Jumat, 10 Agustus 2012

Menyingkap Tabir Sejarah Pertambangan di Indonesia


Pertambangan minyak bumi yang pertama kali didirikan secara komersial adalah saat pra kemerdekaan  pada tahun 1871 oleh pengusaha Belanda Jaan Reerink, yang kemudian pada tahun 1883 Aeilko Jans Zijlker melakukan eksploitasi minyak dengan membentuk badan usaha komersial, dengan Konsesi Telaga Said dari Sultan Langkat..
Perusahaan minyak yang pertama kali di Hindia Belanda adalah Royal Dutch Petroleum Company pada tanggal 16 Juni 1890 yang memproduksi, mengolah dan memasarkan minyak bumi dengan mengambil alih Konsesi Telaga Said.
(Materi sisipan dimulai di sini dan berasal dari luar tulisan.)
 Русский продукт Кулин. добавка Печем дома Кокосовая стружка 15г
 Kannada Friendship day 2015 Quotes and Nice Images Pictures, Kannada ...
Perusahaan lain yang bergerak di industri minyak adalah shell Transport and Trading yang membangun kilangnya di wilayah Balikpapan, Kalimantan Timur pada 1894.
  • Titik Awal Pengaturan Pengusahaan Pertambangan Migas oleh Pemerintah Hindia Belanda

Melihat betapa besarnya potensi sumber daya migas Indonesia dan besarnya revenue yang mungkin dihasilkan, Pemerintah Hindia Belanda pada tahun 1899 mengeluarkan ”Indische Mijn Wet (IMW)yang mana menurut ketentuan Pasal 5a, Pemerintah Hindia Belanda berwenang untuk melakukan eksplorasi dan eksploitasi serta mengadakan kerjasama dengan perusahaan minyak dalam bentuk kontrak 5A atau Sistem Konsesi. Sistem ini tidak hanya memberikan kuasa pertambangan, tetapi juga hak menguasai atas tanah. Beberapa perubahan dilakukan atas IMW yaitu pada tahun 1900 dan tahun 1904 untuk memperkuat kedudukan Shell. Pada tahun 1918, IMW dirubah kembali dengan ketentuan yang memberikan kelonggaran untuk mendapatkan konsesi baru.     
Walaupun IMW telah dirubah dengan memberikan kelonggaran pemberian konsesi baru, namun diskriminasi yang dilakukan oleh Pemerintah Hindia Belanda terhadap perusahaan minyak baru tetap terjadi. Hal tersebut menimbulkan protes dari Pemerintah Amerika yang diwujudkan dengan mengeluarkan ”General Leasing Actpada tahun 1920.
Berdasarkan Undang-Undang dan Asas Non Diskriminasi, Pemerintah Amerika dapat menolak permohonan konsesi perusahaan Belanda di Amerika jika permohonan konsesi perusahaan Amerika di daerah kekuasaan Belanda termasuk Hindia Belanda ditolak tanpa alasan yang benar dan jelas.
Pendudukan Jepang dan Masa-Masa Kemerdekaan
Penyerbuan Jepang di Hindia Belanda telah mengakibatkan adanya taktik bumi hangus beberapa instalasi migas. Kepergian Belanda telah membawa serta teknologi, pengetahuan dan skill yang tidak dapat digantikan oleh Jepang.
Pada masa kemerdekaan, kemerdekaan pengelolaan sumber daya alam migas untuk sebesar-besarnya kemakmuran rakyat telah dituangkan secara yuridis dalam Pasal 33 UUD 1945.
Pada September 1945 Jepang menyerahkan tambang Pangkalan Brandan, disusul pembentukan Perusahaan Tambang Minyak Negara Republik Indonesia (PT.MNRI) yang di tahun 1954 berubah nama menjadi PT. Tambang Minyak Sumatera Utara (PT.TMSU).
Sementara di Sumatera Selatan dibentuk Perusahaan Minyak Republik Indonesia (PERMIRI), dan Perusahaan Tambang Minyak Nasional (PTMN) di Jawa Tengah.
  • Awal Mula Kebijakan pada sektor Pengusahaan Pertambangan Migas

Soemitro Djojohadikoesoemo sebagai Menteri Perdagangan dan Industri yang membawahi sektor migas mengarahkan kebijaksanaannya untuk menarik sebanyak-banyaknya investor agar tercipta pertumbuhan ekonomi.
Salah satu cara yang ditempuh adalah meningkatkan kepercayaan masyarakat Internasional dengan mematuhi hasil Konperensi Meja Bundar, yang salah satu keputusannya adalah Indonesia diwajibkan mengembalikan NIAM dan Shell untuk menjalankan pengusahaan pertambangan berdasarkan konsesi yang dimilikinya.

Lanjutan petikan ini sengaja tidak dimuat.